(Supplied records begins)
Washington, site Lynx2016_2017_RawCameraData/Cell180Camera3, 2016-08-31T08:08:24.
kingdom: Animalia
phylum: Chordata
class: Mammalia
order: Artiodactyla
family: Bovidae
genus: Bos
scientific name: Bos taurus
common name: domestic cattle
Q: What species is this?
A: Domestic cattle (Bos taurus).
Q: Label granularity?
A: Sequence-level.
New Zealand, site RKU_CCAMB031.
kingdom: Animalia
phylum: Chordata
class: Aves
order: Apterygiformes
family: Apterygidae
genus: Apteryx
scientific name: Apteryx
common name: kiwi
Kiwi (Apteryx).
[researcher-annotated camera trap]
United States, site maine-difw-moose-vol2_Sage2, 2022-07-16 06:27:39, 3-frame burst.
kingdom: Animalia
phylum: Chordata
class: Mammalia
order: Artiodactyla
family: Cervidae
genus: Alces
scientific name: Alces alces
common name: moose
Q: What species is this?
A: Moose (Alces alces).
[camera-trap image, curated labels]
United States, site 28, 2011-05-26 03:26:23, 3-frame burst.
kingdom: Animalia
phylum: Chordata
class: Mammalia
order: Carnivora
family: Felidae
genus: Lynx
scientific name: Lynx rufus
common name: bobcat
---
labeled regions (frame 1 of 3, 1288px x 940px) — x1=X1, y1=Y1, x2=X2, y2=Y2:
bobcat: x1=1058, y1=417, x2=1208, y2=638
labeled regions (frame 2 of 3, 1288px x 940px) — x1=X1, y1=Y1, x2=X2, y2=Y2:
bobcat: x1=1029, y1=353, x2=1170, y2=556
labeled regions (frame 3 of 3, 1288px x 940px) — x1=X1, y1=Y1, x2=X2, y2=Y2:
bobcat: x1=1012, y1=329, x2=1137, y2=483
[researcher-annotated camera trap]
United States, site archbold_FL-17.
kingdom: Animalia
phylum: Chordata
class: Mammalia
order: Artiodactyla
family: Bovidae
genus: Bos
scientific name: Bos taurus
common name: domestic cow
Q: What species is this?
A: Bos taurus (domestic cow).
(Supplied records ends)
Return the records above in their entirety, exactly as they appear.

Washington, site Lynx2016_2017_RawCameraData/Cell180Camera3, 2016-08-31T08:08:24.
kingdom: Animalia
phylum: Chordata
class: Mammalia
order: Artiodactyla
family: Bovidae
genus: Bos
scientific name: Bos taurus
common name: domestic cattle
Q: What species is this?
A: Domestic cattle (Bos taurus).
Q: Label granularity?
A: Sequence-level.
New Zealand, site RKU_CCAMB031.
kingdom: Animalia
phylum: Chordata
class: Aves
order: Apterygiformes
family: Apterygidae
genus: Apteryx
scientific name: Apteryx
common name: kiwi
Kiwi (Apteryx).
[researcher-annotated camera trap]
United States, site maine-difw-moose-vol2_Sage2, 2022-07-16 06:27:39, 3-frame burst.
kingdom: Animalia
phylum: Chordata
class: Mammalia
order: Artiodactyla
family: Cervidae
genus: Alces
scientific name: Alces alces
common name: moose
Q: What species is this?
A: Moose (Alces alces).
[camera-trap image, curated labels]
United States, site 28, 2011-05-26 03:26:23, 3-frame burst.
kingdom: Animalia
phylum: Chordata
class: Mammalia
order: Carnivora
family: Felidae
genus: Lynx
scientific name: Lynx rufus
common name: bobcat
---
labeled regions (frame 1 of 3, 1288px x 940px) — x1=X1, y1=Y1, x2=X2, y2=Y2:
bobcat: x1=1058, y1=417, x2=1208, y2=638
labeled regions (frame 2 of 3, 1288px x 940px) — x1=X1, y1=Y1, x2=X2, y2=Y2:
bobcat: x1=1029, y1=353, x2=1170, y2=556
labeled regions (frame 3 of 3, 1288px x 940px) — x1=X1, y1=Y1, x2=X2, y2=Y2:
bobcat: x1=1012, y1=329, x2=1137, y2=483
[researcher-annotated camera trap]
United States, site archbold_FL-17.
kingdom: Animalia
phylum: Chordata
class: Mammalia
order: Artiodactyla
family: Bovidae
genus: Bos
scientific name: Bos taurus
common name: domestic cow
Q: What species is this?
A: Bos taurus (domestic cow).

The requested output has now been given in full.